Hubby was not daunted by this in the least and set off for the first appointment. There was no point in my accompanying him as I could speak no more Spanish than he could. Hubby was duly installed in the dental chair and was a little alarmed to see a dentist with huge muscles advancing on him. Muscly dentist said something but of course hubby didn’t have a clue what this meant so he just nodded his head and murmured the only Spanish word he knew, which was Si.


The dentist smiled and the work started. Two hours later hubby emerged onto Le Gran Via. He had had two extractions and three holes drilled in preparation for the first three of six implants. Bending down to put something in his bag, blood started to gush out of his nose. Instead of going back in and sitting down for a while, as most sensible people would have done, hubby stuffed some cotton wool up his nose and wandered off.
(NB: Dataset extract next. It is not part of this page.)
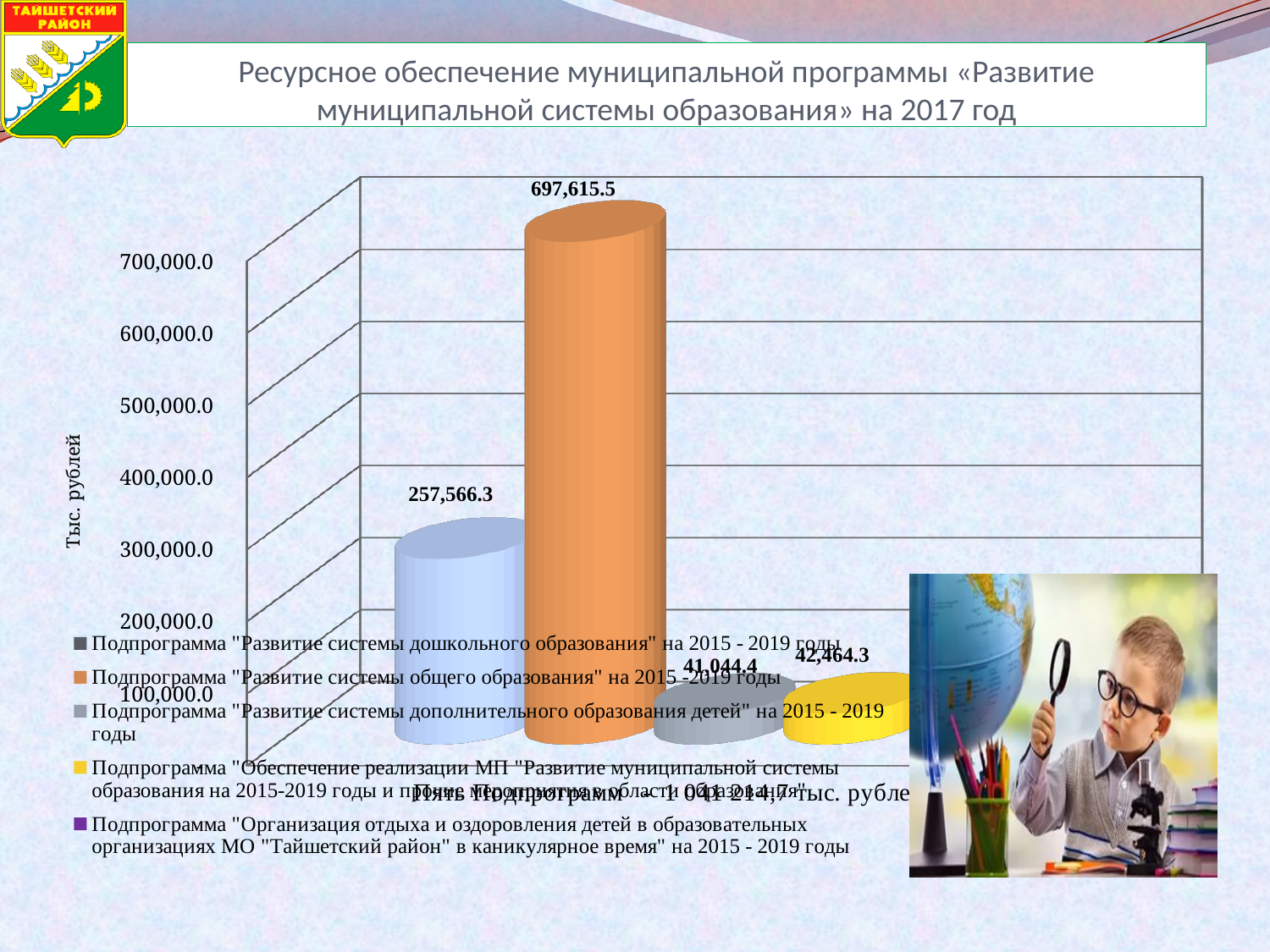
What is the difference between the values for "Развитие системы общего образования" and "Развитие системы дошкольного образования"? 440,049.2 What is the value for the subprogram "Развитие системы дошкольного образования" на 2015-2019 годы? 257,566.3 What is the value for the subprogram "Обеспечение реализации МП "Развитие муниципальной системы образования на 2015-2019 годы и прочие мероприятия в области образования"? 42,464.3 Which is larger: the value for "Развитие системы дошкольного образования" or for "Развитие системы дополнительного образования детей"? Развитие системы дошкольного образования What is the difference between the values for "Обеспечение реализации МП" and "Развитие системы дополнительного образования детей"? 1,419.9 What is the value for the subprogram "Развитие системы дополнительного образования детей" на 2015-2019 годы? 41,044.4 How many series does the legend list? 5 What is the value for the subprogram "Развитие системы общего образования" на 2015-2019 годы? 697,615.5 What kind of chart is shown on the slide? bar chart Is the value for "Развитие системы общего образования" greater or less than 600,000.0? greater What is the label of the vertical axis? Тыс. рублей Which subprogram has the highest value on the chart? Подпрограмма "Развитие системы общего образования" на 2015-2019 годы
It seemed that the very cheap lodgings were about 3 miles from the city centre and up a long hill. Hubby wandered around for an hour and a half, the fog in his head not helping him to have any idea of where he was or where he should be going. In the end he called a taxi.

“Why didn’t you call, as per the arrangement?” the hotel receptionist said, staring at the two bits of cotton wool dangling from my husband’s nose.

“I couldn’t call, I don’t have a phone,” hubby replied. “And anyway, what arrangement?”

“What? You don’t have a mobile?”

Hubby collapsed into bed and didn’t wake up for 18 hours. For his next visit, I decided to accompany him as he clearly couldn’t be trusted out and about on his own. I would console myself with a visit to Desigual and, with the savings on hubby’s teeth, invest in a new dress, or even two.